The German 30 has pulled back slightly during the trading session on Tuesday, as we continue to sit just above the €15,000 level. It’s worth noting that the market had recently been very impulsive to the outside, so the fact that we are pulling back a bit should not be a huge surprise, especially as the €15,000 level will be a large, round, psychologically significant figure.
That being said, the potential bullish flag has not broken out one way or the other, so it’s just a potential set up at this point. If we were to break above the €15,100 level, then at that point the German 30 very well could continue to go higher, with a potential measure to move reaching all the way to the €16,100 area. Granted, there needs to be some type of momentum into the market, which is something that will in turn be due to some type of fundamental reason.
Germany is a mass exporter of industrial goods, and therefore the overall global economy will have a major influence on the profit of the companies that make up this index. Another thing to keep in mind is that Germany is the engine of the European Union, so this will be the first place that money flows to if stocks start to get hot again in that part of the world. So even if you were to trade another index on the European continent, you should always keep an eye on Germany.

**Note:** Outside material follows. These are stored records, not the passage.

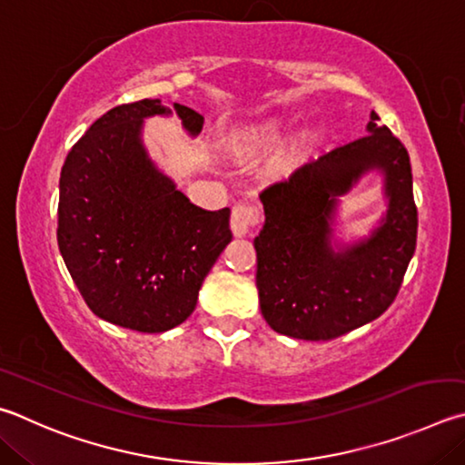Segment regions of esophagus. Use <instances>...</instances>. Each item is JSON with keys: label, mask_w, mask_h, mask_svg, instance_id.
Masks as SVG:
<instances>
[{"label": "esophagus", "mask_w": 465, "mask_h": 465, "mask_svg": "<svg viewBox=\"0 0 465 465\" xmlns=\"http://www.w3.org/2000/svg\"><path fill=\"white\" fill-rule=\"evenodd\" d=\"M258 223V209L248 203H238L232 209V232L235 238H242L250 232L252 225Z\"/></svg>", "instance_id": "1"}]
</instances>
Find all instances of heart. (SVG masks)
<instances>
[{"label":"heart","mask_w":465,"mask_h":465,"mask_svg":"<svg viewBox=\"0 0 465 465\" xmlns=\"http://www.w3.org/2000/svg\"><path fill=\"white\" fill-rule=\"evenodd\" d=\"M282 124H268L256 134V140L262 142V144H270V142H276L282 138Z\"/></svg>","instance_id":"heart-1"}]
</instances>
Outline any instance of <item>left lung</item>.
<instances>
[{
    "label": "left lung",
    "instance_id": "8db88e82",
    "mask_svg": "<svg viewBox=\"0 0 465 465\" xmlns=\"http://www.w3.org/2000/svg\"><path fill=\"white\" fill-rule=\"evenodd\" d=\"M378 120L372 112L366 136L262 191L256 286L262 315L276 333L333 340L378 319L401 289L417 246L412 173L407 148ZM372 170L385 176L387 213L368 239L335 244L339 197Z\"/></svg>",
    "mask_w": 465,
    "mask_h": 465
}]
</instances>
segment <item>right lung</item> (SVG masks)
Wrapping results in <instances>:
<instances>
[{"label":"right lung","instance_id":"1","mask_svg":"<svg viewBox=\"0 0 465 465\" xmlns=\"http://www.w3.org/2000/svg\"><path fill=\"white\" fill-rule=\"evenodd\" d=\"M179 115L195 138L203 115L142 99L109 109L66 156L58 183V250L89 309L142 333L181 325L232 242L230 209L193 205L150 158L144 120Z\"/></svg>","mask_w":465,"mask_h":465}]
</instances>
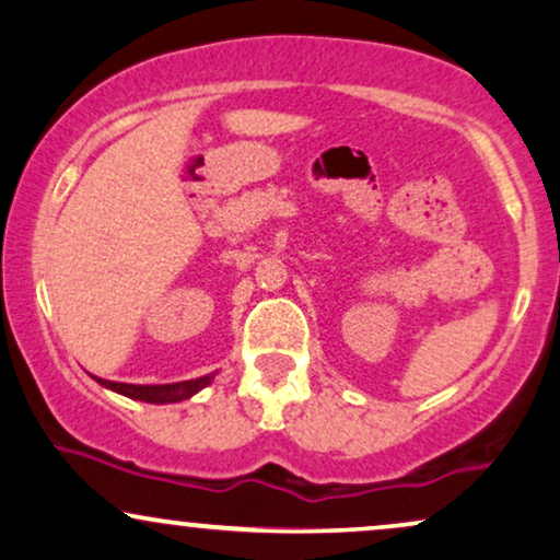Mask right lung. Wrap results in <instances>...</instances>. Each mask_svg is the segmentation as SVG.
Instances as JSON below:
<instances>
[{
    "label": "right lung",
    "mask_w": 560,
    "mask_h": 560,
    "mask_svg": "<svg viewBox=\"0 0 560 560\" xmlns=\"http://www.w3.org/2000/svg\"><path fill=\"white\" fill-rule=\"evenodd\" d=\"M215 374H207L199 378H189V382H176V384H121V382H108V378H98L95 382L106 389L119 392V395L129 397V399H140V402H150V405H171V402H182V399L195 397L199 389H205L207 384H212Z\"/></svg>",
    "instance_id": "obj_1"
}]
</instances>
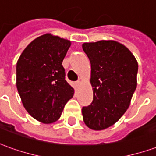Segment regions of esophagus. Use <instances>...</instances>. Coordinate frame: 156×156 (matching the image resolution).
I'll use <instances>...</instances> for the list:
<instances>
[{
    "mask_svg": "<svg viewBox=\"0 0 156 156\" xmlns=\"http://www.w3.org/2000/svg\"><path fill=\"white\" fill-rule=\"evenodd\" d=\"M80 84H81V82L80 81L75 82V87H76V88H78V87L80 86Z\"/></svg>",
    "mask_w": 156,
    "mask_h": 156,
    "instance_id": "esophagus-1",
    "label": "esophagus"
}]
</instances>
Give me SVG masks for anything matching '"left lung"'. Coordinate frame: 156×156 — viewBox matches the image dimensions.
Masks as SVG:
<instances>
[{
  "label": "left lung",
  "mask_w": 156,
  "mask_h": 156,
  "mask_svg": "<svg viewBox=\"0 0 156 156\" xmlns=\"http://www.w3.org/2000/svg\"><path fill=\"white\" fill-rule=\"evenodd\" d=\"M91 63L94 100L82 109L85 124L103 130L115 124L130 105L137 86L138 62L125 46L113 40L84 42Z\"/></svg>",
  "instance_id": "obj_1"
}]
</instances>
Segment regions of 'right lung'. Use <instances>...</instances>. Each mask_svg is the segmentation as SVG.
<instances>
[{"instance_id": "1", "label": "right lung", "mask_w": 156, "mask_h": 156, "mask_svg": "<svg viewBox=\"0 0 156 156\" xmlns=\"http://www.w3.org/2000/svg\"><path fill=\"white\" fill-rule=\"evenodd\" d=\"M70 46L69 40L47 33L34 39L16 62V88L22 105L43 124L58 120L74 94L62 65Z\"/></svg>"}]
</instances>
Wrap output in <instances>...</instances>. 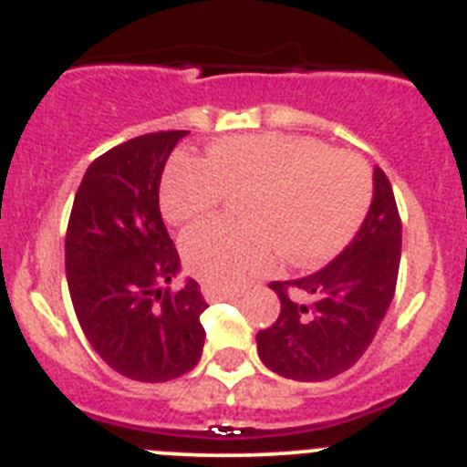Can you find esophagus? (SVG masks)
Masks as SVG:
<instances>
[{
  "instance_id": "esophagus-1",
  "label": "esophagus",
  "mask_w": 467,
  "mask_h": 467,
  "mask_svg": "<svg viewBox=\"0 0 467 467\" xmlns=\"http://www.w3.org/2000/svg\"><path fill=\"white\" fill-rule=\"evenodd\" d=\"M201 292L208 301H220V299H234V296H241L243 290H229V287H220V285H201Z\"/></svg>"
}]
</instances>
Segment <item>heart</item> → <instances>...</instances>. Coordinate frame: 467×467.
Masks as SVG:
<instances>
[{
	"instance_id": "1",
	"label": "heart",
	"mask_w": 467,
	"mask_h": 467,
	"mask_svg": "<svg viewBox=\"0 0 467 467\" xmlns=\"http://www.w3.org/2000/svg\"><path fill=\"white\" fill-rule=\"evenodd\" d=\"M238 198V220L196 224L182 236L192 275L236 287L285 262L316 266L356 236L372 198L369 168L358 154L316 138L257 133L213 142L203 161L177 154L161 177V210L175 224L198 220Z\"/></svg>"
}]
</instances>
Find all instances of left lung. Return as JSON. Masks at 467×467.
Wrapping results in <instances>:
<instances>
[{
	"instance_id": "8db88e82",
	"label": "left lung",
	"mask_w": 467,
	"mask_h": 467,
	"mask_svg": "<svg viewBox=\"0 0 467 467\" xmlns=\"http://www.w3.org/2000/svg\"><path fill=\"white\" fill-rule=\"evenodd\" d=\"M400 254L402 220L390 180L377 168L372 208L344 253L306 278L271 283L280 316L257 332L264 365L296 381H327L350 369L393 301Z\"/></svg>"
}]
</instances>
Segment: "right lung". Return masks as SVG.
Here are the masks:
<instances>
[{
	"label": "right lung",
	"mask_w": 467,
	"mask_h": 467,
	"mask_svg": "<svg viewBox=\"0 0 467 467\" xmlns=\"http://www.w3.org/2000/svg\"><path fill=\"white\" fill-rule=\"evenodd\" d=\"M184 135L147 133L98 156L69 213L65 269L77 320L95 353L133 381L182 377L203 353L208 304L196 280L161 290L180 254L161 220L159 184Z\"/></svg>",
	"instance_id": "1"
}]
</instances>
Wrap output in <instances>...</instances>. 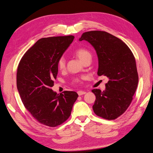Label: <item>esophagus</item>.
<instances>
[{
  "label": "esophagus",
  "mask_w": 153,
  "mask_h": 153,
  "mask_svg": "<svg viewBox=\"0 0 153 153\" xmlns=\"http://www.w3.org/2000/svg\"><path fill=\"white\" fill-rule=\"evenodd\" d=\"M77 93H78V94L79 95V96H82V95H83V94H86V92L83 91H79L77 92Z\"/></svg>",
  "instance_id": "34e87169"
}]
</instances>
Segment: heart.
Returning a JSON list of instances; mask_svg holds the SVG:
<instances>
[{
    "label": "heart",
    "mask_w": 153,
    "mask_h": 153,
    "mask_svg": "<svg viewBox=\"0 0 153 153\" xmlns=\"http://www.w3.org/2000/svg\"><path fill=\"white\" fill-rule=\"evenodd\" d=\"M76 56L79 59L80 61L84 62L85 60L91 58V53L89 52V50L85 49V48H80L76 49L75 52H74ZM57 68L59 69V70H64L66 68V59L64 57H61L57 61ZM80 82L79 78H75V80H73L74 83H78Z\"/></svg>",
    "instance_id": "1"
}]
</instances>
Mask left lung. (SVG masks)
I'll use <instances>...</instances> for the list:
<instances>
[{"label": "left lung", "instance_id": "obj_1", "mask_svg": "<svg viewBox=\"0 0 153 153\" xmlns=\"http://www.w3.org/2000/svg\"><path fill=\"white\" fill-rule=\"evenodd\" d=\"M80 41L89 42L98 58V76L108 82L104 91L93 89L96 96L92 108L98 116L108 120L119 117L131 103L138 82L135 59L122 40L105 31L83 33Z\"/></svg>", "mask_w": 153, "mask_h": 153}]
</instances>
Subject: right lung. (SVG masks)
Returning a JSON list of instances; mask_svg holds the SVG:
<instances>
[{"instance_id":"right-lung-1","label":"right lung","mask_w":153,"mask_h":153,"mask_svg":"<svg viewBox=\"0 0 153 153\" xmlns=\"http://www.w3.org/2000/svg\"><path fill=\"white\" fill-rule=\"evenodd\" d=\"M73 36L39 39L18 64L16 85L25 108L39 123L50 127L62 124L70 116L78 94H57L51 87L58 73L57 61L74 39Z\"/></svg>"}]
</instances>
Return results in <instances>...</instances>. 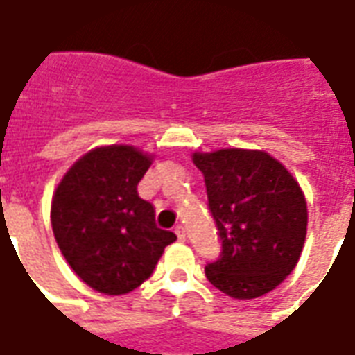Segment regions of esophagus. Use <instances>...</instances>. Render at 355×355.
Wrapping results in <instances>:
<instances>
[{
    "mask_svg": "<svg viewBox=\"0 0 355 355\" xmlns=\"http://www.w3.org/2000/svg\"><path fill=\"white\" fill-rule=\"evenodd\" d=\"M175 234H178V238H180L181 242H183V240L187 238V232H185V227H183V225H178V227H175Z\"/></svg>",
    "mask_w": 355,
    "mask_h": 355,
    "instance_id": "34e87169",
    "label": "esophagus"
}]
</instances>
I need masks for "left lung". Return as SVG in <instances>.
<instances>
[{"instance_id": "1", "label": "left lung", "mask_w": 355, "mask_h": 355, "mask_svg": "<svg viewBox=\"0 0 355 355\" xmlns=\"http://www.w3.org/2000/svg\"><path fill=\"white\" fill-rule=\"evenodd\" d=\"M221 253L206 265L209 284L234 299L280 286L301 257L306 202L293 175L263 151L195 153Z\"/></svg>"}]
</instances>
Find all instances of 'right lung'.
<instances>
[{
	"label": "right lung",
	"instance_id": "1",
	"mask_svg": "<svg viewBox=\"0 0 355 355\" xmlns=\"http://www.w3.org/2000/svg\"><path fill=\"white\" fill-rule=\"evenodd\" d=\"M151 159L130 146L100 147L69 168L53 196L51 221L62 255L85 284L107 295L141 286L174 242L138 195Z\"/></svg>",
	"mask_w": 355,
	"mask_h": 355
}]
</instances>
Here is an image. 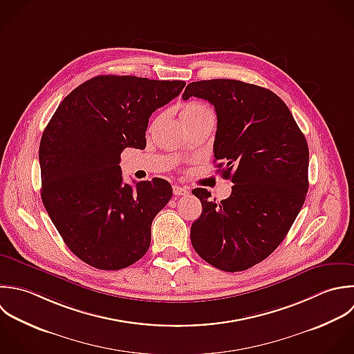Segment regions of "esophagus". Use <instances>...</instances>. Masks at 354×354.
<instances>
[{"mask_svg": "<svg viewBox=\"0 0 354 354\" xmlns=\"http://www.w3.org/2000/svg\"><path fill=\"white\" fill-rule=\"evenodd\" d=\"M172 189H174V194L175 196H186V194H189V189L187 187H182V186L175 185Z\"/></svg>", "mask_w": 354, "mask_h": 354, "instance_id": "obj_1", "label": "esophagus"}]
</instances>
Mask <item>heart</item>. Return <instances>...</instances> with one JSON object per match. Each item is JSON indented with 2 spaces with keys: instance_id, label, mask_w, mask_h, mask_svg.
Listing matches in <instances>:
<instances>
[{
  "instance_id": "heart-1",
  "label": "heart",
  "mask_w": 354,
  "mask_h": 354,
  "mask_svg": "<svg viewBox=\"0 0 354 354\" xmlns=\"http://www.w3.org/2000/svg\"><path fill=\"white\" fill-rule=\"evenodd\" d=\"M209 110L204 103H200V102H196V100H190V102H186L182 104L180 107V117H182V121L185 120H189V118H193L204 111Z\"/></svg>"
}]
</instances>
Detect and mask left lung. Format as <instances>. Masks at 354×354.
<instances>
[{
	"instance_id": "left-lung-1",
	"label": "left lung",
	"mask_w": 354,
	"mask_h": 354,
	"mask_svg": "<svg viewBox=\"0 0 354 354\" xmlns=\"http://www.w3.org/2000/svg\"><path fill=\"white\" fill-rule=\"evenodd\" d=\"M214 104V156L234 183L221 203L194 189L203 212L193 222L196 252L223 272H241L266 259L286 239L309 187V147L287 104L272 91L237 80L190 82L182 97Z\"/></svg>"
}]
</instances>
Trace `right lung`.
I'll use <instances>...</instances> for the list:
<instances>
[{
  "mask_svg": "<svg viewBox=\"0 0 354 354\" xmlns=\"http://www.w3.org/2000/svg\"><path fill=\"white\" fill-rule=\"evenodd\" d=\"M185 81L97 75L59 104L39 142L41 198L70 251L100 270H120L149 250L151 222L172 197L169 182L122 183L121 151L145 149L153 111Z\"/></svg>",
  "mask_w": 354,
  "mask_h": 354,
  "instance_id": "add662e5",
  "label": "right lung"
}]
</instances>
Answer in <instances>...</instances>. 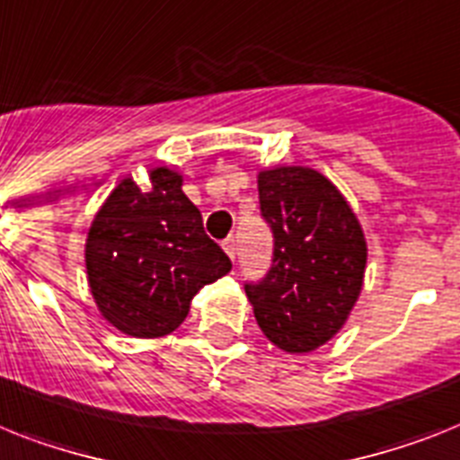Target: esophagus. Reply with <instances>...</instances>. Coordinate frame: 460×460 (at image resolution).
<instances>
[{
  "label": "esophagus",
  "mask_w": 460,
  "mask_h": 460,
  "mask_svg": "<svg viewBox=\"0 0 460 460\" xmlns=\"http://www.w3.org/2000/svg\"><path fill=\"white\" fill-rule=\"evenodd\" d=\"M223 249H226L227 256L234 258V253H237V239H234V237H227L226 242H223Z\"/></svg>",
  "instance_id": "34e87169"
}]
</instances>
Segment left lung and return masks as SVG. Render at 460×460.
I'll use <instances>...</instances> for the list:
<instances>
[{"label": "left lung", "instance_id": "obj_1", "mask_svg": "<svg viewBox=\"0 0 460 460\" xmlns=\"http://www.w3.org/2000/svg\"><path fill=\"white\" fill-rule=\"evenodd\" d=\"M258 199L275 252L268 275L244 284L253 317L279 350L313 352L343 329L359 298L362 226L341 190L307 166L261 171Z\"/></svg>", "mask_w": 460, "mask_h": 460}]
</instances>
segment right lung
<instances>
[{
  "mask_svg": "<svg viewBox=\"0 0 460 460\" xmlns=\"http://www.w3.org/2000/svg\"><path fill=\"white\" fill-rule=\"evenodd\" d=\"M84 258L101 314L134 339L176 332L197 291L233 268L204 233L183 176L166 166L150 171V190L124 178L110 192L89 227Z\"/></svg>",
  "mask_w": 460,
  "mask_h": 460,
  "instance_id": "obj_1",
  "label": "right lung"
}]
</instances>
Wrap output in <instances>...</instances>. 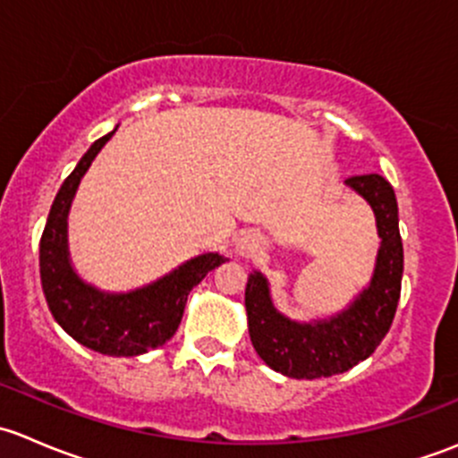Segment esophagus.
Segmentation results:
<instances>
[{
    "label": "esophagus",
    "mask_w": 458,
    "mask_h": 458,
    "mask_svg": "<svg viewBox=\"0 0 458 458\" xmlns=\"http://www.w3.org/2000/svg\"><path fill=\"white\" fill-rule=\"evenodd\" d=\"M237 250L239 255H252V252L259 250V239L255 234H243L237 242Z\"/></svg>",
    "instance_id": "obj_1"
}]
</instances>
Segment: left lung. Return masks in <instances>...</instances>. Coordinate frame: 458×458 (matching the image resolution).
<instances>
[{
  "mask_svg": "<svg viewBox=\"0 0 458 458\" xmlns=\"http://www.w3.org/2000/svg\"><path fill=\"white\" fill-rule=\"evenodd\" d=\"M368 201L377 219L378 250L370 284L341 312L312 321H293L276 310L270 284L259 270L248 275V332L259 357L290 378H321L348 372L366 361L387 335L394 318L403 276L399 206L381 174L345 179Z\"/></svg>",
  "mask_w": 458,
  "mask_h": 458,
  "instance_id": "8db88e82",
  "label": "left lung"
}]
</instances>
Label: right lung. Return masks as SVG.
I'll use <instances>...</instances> for the list:
<instances>
[{
  "instance_id": "add662e5",
  "label": "right lung",
  "mask_w": 458,
  "mask_h": 458,
  "mask_svg": "<svg viewBox=\"0 0 458 458\" xmlns=\"http://www.w3.org/2000/svg\"><path fill=\"white\" fill-rule=\"evenodd\" d=\"M114 131L88 148L59 188L41 234L39 275L55 321L77 344L108 357H140L177 332L191 290L228 259L219 252L192 257L168 275L128 293H106L77 275L68 250V212L81 179Z\"/></svg>"
}]
</instances>
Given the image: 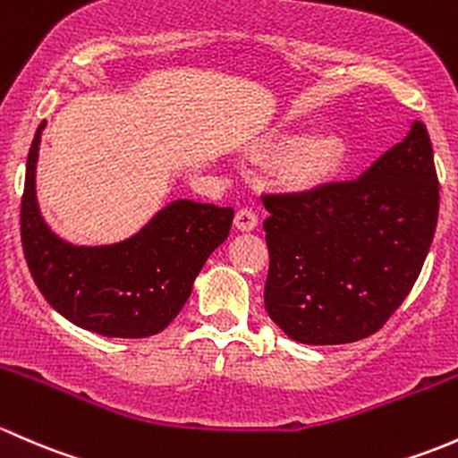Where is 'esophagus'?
<instances>
[{"mask_svg":"<svg viewBox=\"0 0 458 458\" xmlns=\"http://www.w3.org/2000/svg\"><path fill=\"white\" fill-rule=\"evenodd\" d=\"M233 223L240 231H253L258 227V214L251 207H242V209H238V214H235Z\"/></svg>","mask_w":458,"mask_h":458,"instance_id":"34e87169","label":"esophagus"}]
</instances>
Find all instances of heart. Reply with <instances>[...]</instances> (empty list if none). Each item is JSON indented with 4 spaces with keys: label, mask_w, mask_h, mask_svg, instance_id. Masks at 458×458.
Returning <instances> with one entry per match:
<instances>
[{
    "label": "heart",
    "mask_w": 458,
    "mask_h": 458,
    "mask_svg": "<svg viewBox=\"0 0 458 458\" xmlns=\"http://www.w3.org/2000/svg\"><path fill=\"white\" fill-rule=\"evenodd\" d=\"M262 152L280 158V178L300 191L318 190L337 178L348 158V143L337 130L324 127L304 136L277 134L264 140Z\"/></svg>",
    "instance_id": "heart-1"
}]
</instances>
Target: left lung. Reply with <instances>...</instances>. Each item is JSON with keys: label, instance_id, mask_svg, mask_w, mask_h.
Returning a JSON list of instances; mask_svg holds the SVG:
<instances>
[{"label": "left lung", "instance_id": "left-lung-1", "mask_svg": "<svg viewBox=\"0 0 458 458\" xmlns=\"http://www.w3.org/2000/svg\"><path fill=\"white\" fill-rule=\"evenodd\" d=\"M262 202L268 318L313 346L369 337L408 298L435 238L439 181L426 125L414 121L357 181Z\"/></svg>", "mask_w": 458, "mask_h": 458}]
</instances>
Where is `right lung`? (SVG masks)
I'll return each mask as SVG.
<instances>
[{"label": "right lung", "mask_w": 458, "mask_h": 458, "mask_svg": "<svg viewBox=\"0 0 458 458\" xmlns=\"http://www.w3.org/2000/svg\"><path fill=\"white\" fill-rule=\"evenodd\" d=\"M37 127L21 196L28 268L56 313L106 337H149L181 313L207 258L227 240L233 209L174 200L123 242L81 247L53 233L37 205Z\"/></svg>", "instance_id": "right-lung-1"}]
</instances>
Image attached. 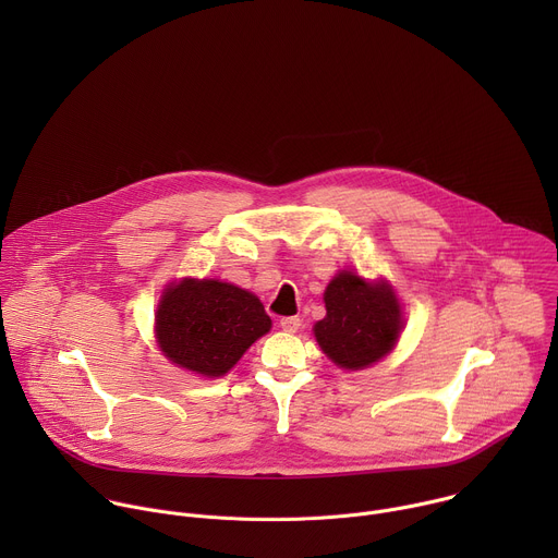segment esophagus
Returning a JSON list of instances; mask_svg holds the SVG:
<instances>
[{"mask_svg":"<svg viewBox=\"0 0 558 558\" xmlns=\"http://www.w3.org/2000/svg\"><path fill=\"white\" fill-rule=\"evenodd\" d=\"M300 327H302V320L298 315H289L280 320V329L287 333H295V331H300Z\"/></svg>","mask_w":558,"mask_h":558,"instance_id":"esophagus-1","label":"esophagus"}]
</instances>
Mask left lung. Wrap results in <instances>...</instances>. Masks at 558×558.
Returning <instances> with one entry per match:
<instances>
[{"label": "left lung", "instance_id": "left-lung-1", "mask_svg": "<svg viewBox=\"0 0 558 558\" xmlns=\"http://www.w3.org/2000/svg\"><path fill=\"white\" fill-rule=\"evenodd\" d=\"M325 306L327 315L313 327L315 340L347 371H362L386 357L404 329L400 300L386 280L368 282L340 271L325 291Z\"/></svg>", "mask_w": 558, "mask_h": 558}]
</instances>
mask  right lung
I'll return each instance as SVG.
<instances>
[{
    "instance_id": "add662e5",
    "label": "right lung",
    "mask_w": 558,
    "mask_h": 558,
    "mask_svg": "<svg viewBox=\"0 0 558 558\" xmlns=\"http://www.w3.org/2000/svg\"><path fill=\"white\" fill-rule=\"evenodd\" d=\"M154 320L158 349L201 377L229 373L271 329V317L252 291L209 278L170 282Z\"/></svg>"
}]
</instances>
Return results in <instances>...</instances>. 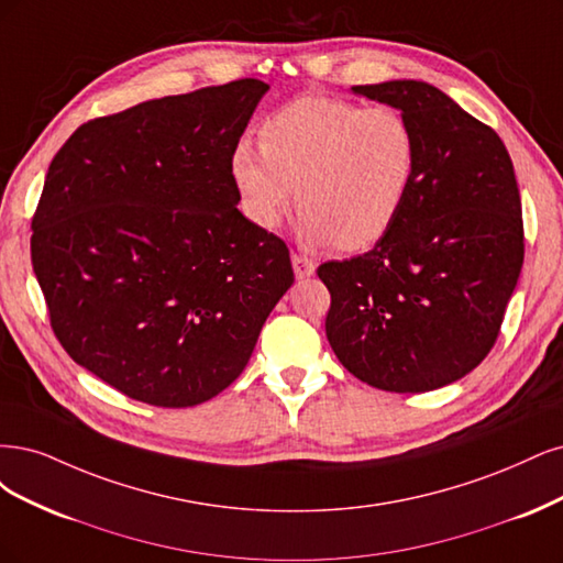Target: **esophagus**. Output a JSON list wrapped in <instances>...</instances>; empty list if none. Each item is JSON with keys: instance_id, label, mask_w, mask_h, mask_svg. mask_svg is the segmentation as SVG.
<instances>
[{"instance_id": "obj_1", "label": "esophagus", "mask_w": 563, "mask_h": 563, "mask_svg": "<svg viewBox=\"0 0 563 563\" xmlns=\"http://www.w3.org/2000/svg\"><path fill=\"white\" fill-rule=\"evenodd\" d=\"M292 268H295V276L301 278H311L316 274V262L308 260L306 255H292Z\"/></svg>"}]
</instances>
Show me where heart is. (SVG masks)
I'll list each match as a JSON object with an SVG mask.
<instances>
[{
	"label": "heart",
	"mask_w": 563,
	"mask_h": 563,
	"mask_svg": "<svg viewBox=\"0 0 563 563\" xmlns=\"http://www.w3.org/2000/svg\"><path fill=\"white\" fill-rule=\"evenodd\" d=\"M419 175V137L395 107L328 96L289 102L239 140L231 177L247 220L274 231L295 203L306 243L360 252L400 220Z\"/></svg>",
	"instance_id": "obj_1"
}]
</instances>
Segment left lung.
Wrapping results in <instances>:
<instances>
[{
    "mask_svg": "<svg viewBox=\"0 0 563 563\" xmlns=\"http://www.w3.org/2000/svg\"><path fill=\"white\" fill-rule=\"evenodd\" d=\"M400 110L419 175L400 220L365 255L324 262L339 362L388 393H426L494 349L523 264L521 198L498 133L426 81L353 86Z\"/></svg>",
    "mask_w": 563,
    "mask_h": 563,
    "instance_id": "8db88e82",
    "label": "left lung"
}]
</instances>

On a breakdown below the €14,800 level, at that point it would more likely than not demand some type of pullback in order to find enough value for people to get involved. That would set up a potential move down to the 50-Day EMA, which of course is a widely followed indicator, and had offered previous support near the €13,900 level. Either way, pulling back to the 50-Day EMA is not necessarily a sign of weakness, just that we need to consolidate a bit more before the buyers come in and take control yet again. Either way, the German 30 looks bullish from an intermediate standpoint.